One of the best things about the R11s is that confidence it provides and it carries over from in the bag to standing over the tee. Aesthetically, the R11s is the best looking driver I've ever seen and looks menacing sitting behind the ball waiting to strike. Kudos to the designers and engineers at TaylorMade because they've managed to create a driver that looks both stunningly beautiful and incredibly mean. Like the RBZ, the club head is pure white and takes a bit of getting used to. Review - TaylorMade R11S Driver

I felt very little difference in the weight and balance of the R11s as opposed to the RBZ and, for me, that was a good thing. The club head of the R11s may not actually be bigger than the RBZ, but with a slightly different shape and geometry to it, it feels bigger. Does bigger mean better? Not necessarily, but it does give the impression that you've got more room to work with on the club face and that if you connect, the ball is going to fly a couple miles. 

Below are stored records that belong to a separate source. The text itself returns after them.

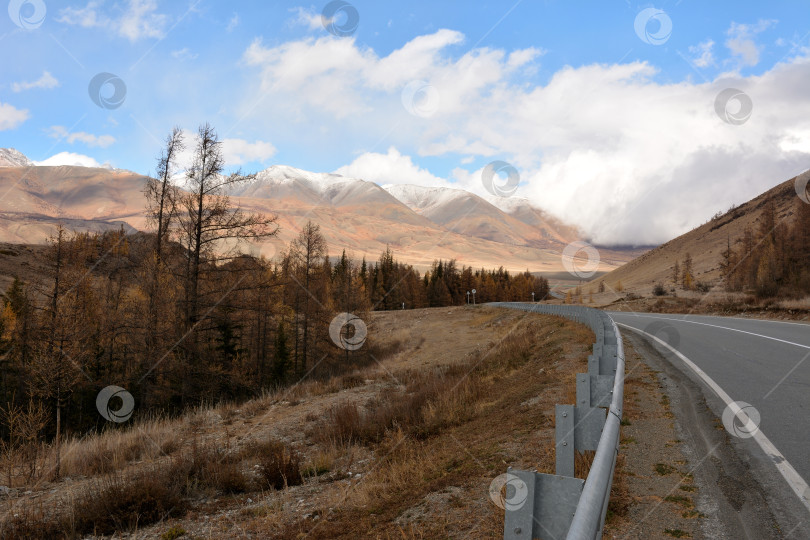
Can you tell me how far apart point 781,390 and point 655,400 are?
1.89 meters

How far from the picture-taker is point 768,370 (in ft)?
28.6

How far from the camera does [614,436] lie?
3.10 meters

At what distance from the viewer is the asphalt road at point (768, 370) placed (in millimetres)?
5137

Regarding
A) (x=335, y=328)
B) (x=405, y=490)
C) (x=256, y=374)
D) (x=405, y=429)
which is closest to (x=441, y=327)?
(x=335, y=328)

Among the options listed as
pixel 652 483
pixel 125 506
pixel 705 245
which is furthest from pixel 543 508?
pixel 705 245

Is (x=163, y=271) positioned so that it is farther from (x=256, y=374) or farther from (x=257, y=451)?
(x=256, y=374)

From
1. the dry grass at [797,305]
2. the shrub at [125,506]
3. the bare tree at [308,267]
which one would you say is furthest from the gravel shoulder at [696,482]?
the bare tree at [308,267]

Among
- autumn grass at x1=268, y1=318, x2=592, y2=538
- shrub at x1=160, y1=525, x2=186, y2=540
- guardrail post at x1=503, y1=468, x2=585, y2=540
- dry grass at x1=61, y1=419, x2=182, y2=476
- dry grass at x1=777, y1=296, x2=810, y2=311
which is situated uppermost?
dry grass at x1=777, y1=296, x2=810, y2=311

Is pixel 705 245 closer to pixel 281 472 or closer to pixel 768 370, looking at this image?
pixel 768 370

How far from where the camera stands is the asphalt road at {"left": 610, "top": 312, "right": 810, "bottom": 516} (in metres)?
5.14

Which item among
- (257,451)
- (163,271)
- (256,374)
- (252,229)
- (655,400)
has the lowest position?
(256,374)

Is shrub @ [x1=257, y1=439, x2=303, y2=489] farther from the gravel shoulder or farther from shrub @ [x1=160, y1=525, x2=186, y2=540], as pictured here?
the gravel shoulder

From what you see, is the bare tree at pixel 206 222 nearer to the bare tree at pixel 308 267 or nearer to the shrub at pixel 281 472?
the shrub at pixel 281 472

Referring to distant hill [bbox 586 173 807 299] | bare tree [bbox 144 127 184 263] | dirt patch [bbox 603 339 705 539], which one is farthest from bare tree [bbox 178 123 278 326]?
distant hill [bbox 586 173 807 299]
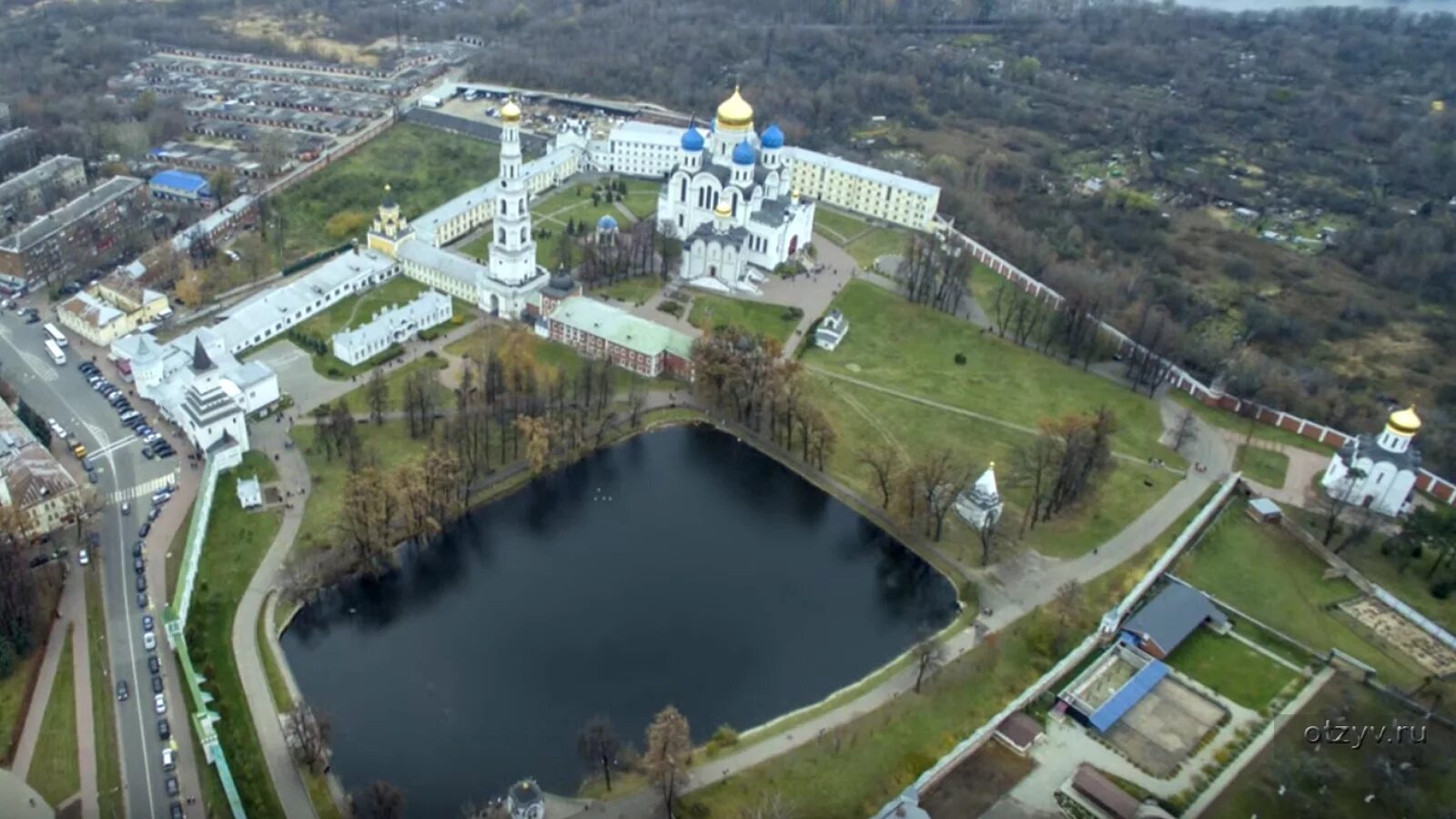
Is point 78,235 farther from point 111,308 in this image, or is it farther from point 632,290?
point 632,290

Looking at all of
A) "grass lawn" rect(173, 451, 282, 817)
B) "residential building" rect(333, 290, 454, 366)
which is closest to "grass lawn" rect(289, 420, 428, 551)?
"grass lawn" rect(173, 451, 282, 817)

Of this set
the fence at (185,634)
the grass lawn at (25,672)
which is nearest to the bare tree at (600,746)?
the fence at (185,634)

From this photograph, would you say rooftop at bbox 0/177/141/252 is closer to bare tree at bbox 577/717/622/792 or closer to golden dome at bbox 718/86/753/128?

What I loved most about the R11s wasn't the look of the club though, it was the sound of the impact between club and ball, and the pending results thereafter if it ended up being a good drive. You wil get a little more distance out of this driver, no question about it, but for me, it came at a little bit of a price. I simply wasn't as accurate with the R11s as my personal driver or the RBZ. I made tweaks where it seemed appropriate using the Flight Control Technology tools, but was unable to get the driver tuned in as well as the RBZ. With the option to tune the loft, flight angle and flight path, you can spend quite a bit of time trying to get it just right. I would presume as time went on that this process would become much less time constraining. 

In terms of accuracy, it wasn't quite as good as the RBZ, but it was better than any other driver I've played or tested at the range. I suspect part of that result stems from not being able to really get the driver tuned to the fullest extent. Chalk it up to 90% user error and 10% having too many tuning options that are hard to comprehend without some research. 

And of course the other key word is distance. I really hit this club a long way and at times was getting about 15 yards over average on drives when I really let it rip. On average, I was getting at least 6 more yards off the tee. I was able to hit the R11s farther, but had more consistent results with the RBZ. 

Final Verdict: You won't be disappointed if you buy the new R11s, that I can guarantee. My advice would be to spend some time working with the Flight Control Technology adjustments or take it into your local pro shop and ask for some help with it if you need it. The R11s will make you feel powerful off the tee and has the ability to really prove that you drive for show. The only thing I would stress is to try out the R11s and the RBZ to see which one better suits you.